To do
Convert the records below into a JSON list of strings, one string per line, with blank lines and the pictures left out.

Extracted material
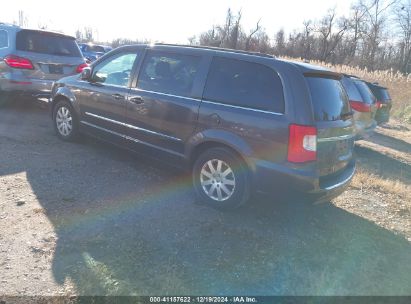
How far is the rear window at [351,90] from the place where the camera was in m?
8.89

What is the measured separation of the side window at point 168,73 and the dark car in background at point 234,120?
0.05 ft

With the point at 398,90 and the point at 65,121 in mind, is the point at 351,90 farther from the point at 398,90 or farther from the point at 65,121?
the point at 398,90

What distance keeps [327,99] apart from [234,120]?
104 centimetres

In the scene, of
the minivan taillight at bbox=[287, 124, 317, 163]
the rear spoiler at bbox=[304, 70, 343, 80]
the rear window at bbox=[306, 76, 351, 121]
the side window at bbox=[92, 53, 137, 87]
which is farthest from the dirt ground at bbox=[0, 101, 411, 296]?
the rear spoiler at bbox=[304, 70, 343, 80]

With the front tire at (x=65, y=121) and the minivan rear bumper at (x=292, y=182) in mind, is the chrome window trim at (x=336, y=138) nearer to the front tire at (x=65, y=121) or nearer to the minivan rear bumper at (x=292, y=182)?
the minivan rear bumper at (x=292, y=182)

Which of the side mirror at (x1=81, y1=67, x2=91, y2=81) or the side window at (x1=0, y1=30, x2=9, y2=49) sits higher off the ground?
the side window at (x1=0, y1=30, x2=9, y2=49)

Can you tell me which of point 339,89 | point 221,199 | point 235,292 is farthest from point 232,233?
point 339,89

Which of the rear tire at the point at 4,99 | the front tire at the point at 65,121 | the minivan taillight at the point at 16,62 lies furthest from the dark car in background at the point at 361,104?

Full output
[
  "How far is the rear window at [351,90] from the place where the camera was in m?",
  "8.89",
  "What is the measured separation of the side window at point 168,73 and the dark car in background at point 234,120?",
  "0.05 ft",
  "With the point at 398,90 and the point at 65,121 in mind, is the point at 351,90 farther from the point at 398,90 or farther from the point at 65,121?",
  "the point at 398,90",
  "What distance keeps [327,99] apart from [234,120]?",
  "104 centimetres",
  "In the scene, of",
  "the minivan taillight at bbox=[287, 124, 317, 163]",
  "the rear spoiler at bbox=[304, 70, 343, 80]",
  "the rear window at bbox=[306, 76, 351, 121]",
  "the side window at bbox=[92, 53, 137, 87]",
  "which is farthest from the dirt ground at bbox=[0, 101, 411, 296]?",
  "the rear spoiler at bbox=[304, 70, 343, 80]",
  "With the front tire at (x=65, y=121) and the minivan rear bumper at (x=292, y=182) in mind, is the chrome window trim at (x=336, y=138) nearer to the front tire at (x=65, y=121) or nearer to the minivan rear bumper at (x=292, y=182)?",
  "the minivan rear bumper at (x=292, y=182)",
  "Which of the side mirror at (x1=81, y1=67, x2=91, y2=81) or the side window at (x1=0, y1=30, x2=9, y2=49) sits higher off the ground?",
  "the side window at (x1=0, y1=30, x2=9, y2=49)",
  "Can you tell me which of point 339,89 | point 221,199 | point 235,292 is farthest from point 232,233?",
  "point 339,89",
  "Which of the rear tire at the point at 4,99 | the front tire at the point at 65,121 | the minivan taillight at the point at 16,62 lies furthest from the dark car in background at the point at 361,104?"
]